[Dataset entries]
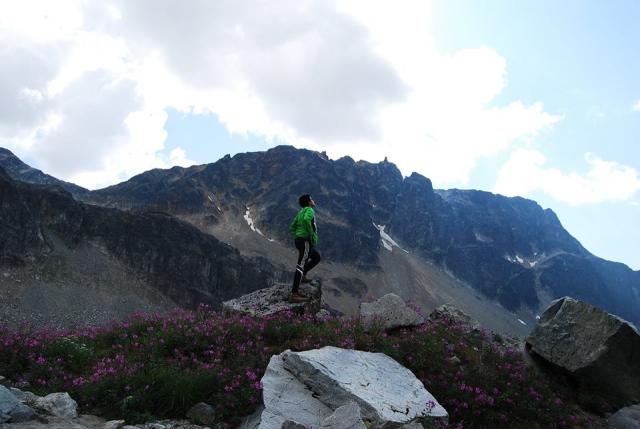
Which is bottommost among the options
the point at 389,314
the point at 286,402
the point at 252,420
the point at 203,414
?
the point at 203,414

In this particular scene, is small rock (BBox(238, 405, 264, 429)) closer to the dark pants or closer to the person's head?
the dark pants

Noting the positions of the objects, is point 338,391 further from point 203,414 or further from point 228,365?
point 228,365

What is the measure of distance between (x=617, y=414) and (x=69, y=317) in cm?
11065

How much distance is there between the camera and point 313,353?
9.71 m

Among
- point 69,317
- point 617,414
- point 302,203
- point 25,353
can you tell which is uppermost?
point 302,203

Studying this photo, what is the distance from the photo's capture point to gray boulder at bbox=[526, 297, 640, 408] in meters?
11.8

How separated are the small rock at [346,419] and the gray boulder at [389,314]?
595 cm

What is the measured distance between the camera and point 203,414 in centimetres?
838

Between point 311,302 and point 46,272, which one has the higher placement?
point 311,302

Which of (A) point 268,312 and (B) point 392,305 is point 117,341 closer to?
(A) point 268,312

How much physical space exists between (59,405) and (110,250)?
14488 centimetres

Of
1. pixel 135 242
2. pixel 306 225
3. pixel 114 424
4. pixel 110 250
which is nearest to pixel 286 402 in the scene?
pixel 114 424

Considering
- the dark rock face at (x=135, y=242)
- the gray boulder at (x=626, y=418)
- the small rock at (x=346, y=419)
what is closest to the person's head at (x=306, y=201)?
the small rock at (x=346, y=419)

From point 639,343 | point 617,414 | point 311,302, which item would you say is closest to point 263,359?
point 311,302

## Work to complete
Reproduce every one of the entries above word for word, leaving out the pictures.

## Result of this task
Which is bottommost among the options
the point at 389,314
the point at 286,402
the point at 252,420
the point at 203,414
?
the point at 203,414

In this particular scene, is small rock (BBox(238, 405, 264, 429)) closer to the dark pants or closer to the person's head?
the dark pants

Noting the positions of the objects, is point 338,391 further from point 203,414 or further from point 228,365?
point 228,365

What is the measure of distance between (x=617, y=414) and (x=69, y=317) in cm?
11065

How much distance is there between the camera and point 313,353?
9.71 m

Among
- point 69,317
- point 617,414
- point 302,203
- point 25,353
can you tell which is uppermost?
point 302,203

Studying this photo, what is the distance from the photo's capture point to gray boulder at bbox=[526, 297, 640, 408] in meters?
11.8

How separated are the small rock at [346,419] and the gray boulder at [389,314]?
595 cm

What is the measured distance between the camera and point 203,414 in centimetres?
838

Between point 311,302 and point 46,272, which one has the higher placement?
point 311,302

Which of (A) point 268,312 and (B) point 392,305 is point 117,341 closer to?
(A) point 268,312

How much physical space exists between (59,405) and (110,250)?
14488 centimetres

Of
1. pixel 135 242
2. pixel 306 225
3. pixel 114 424
4. pixel 110 250
which is nearest to pixel 286 402 in the scene?
pixel 114 424

Considering
- the dark rock face at (x=135, y=242)
- the gray boulder at (x=626, y=418)
- the small rock at (x=346, y=419)
what is closest to the person's head at (x=306, y=201)?
the small rock at (x=346, y=419)

From point 639,343 | point 617,414 | point 311,302, which item would you say is closest to point 263,359?
point 311,302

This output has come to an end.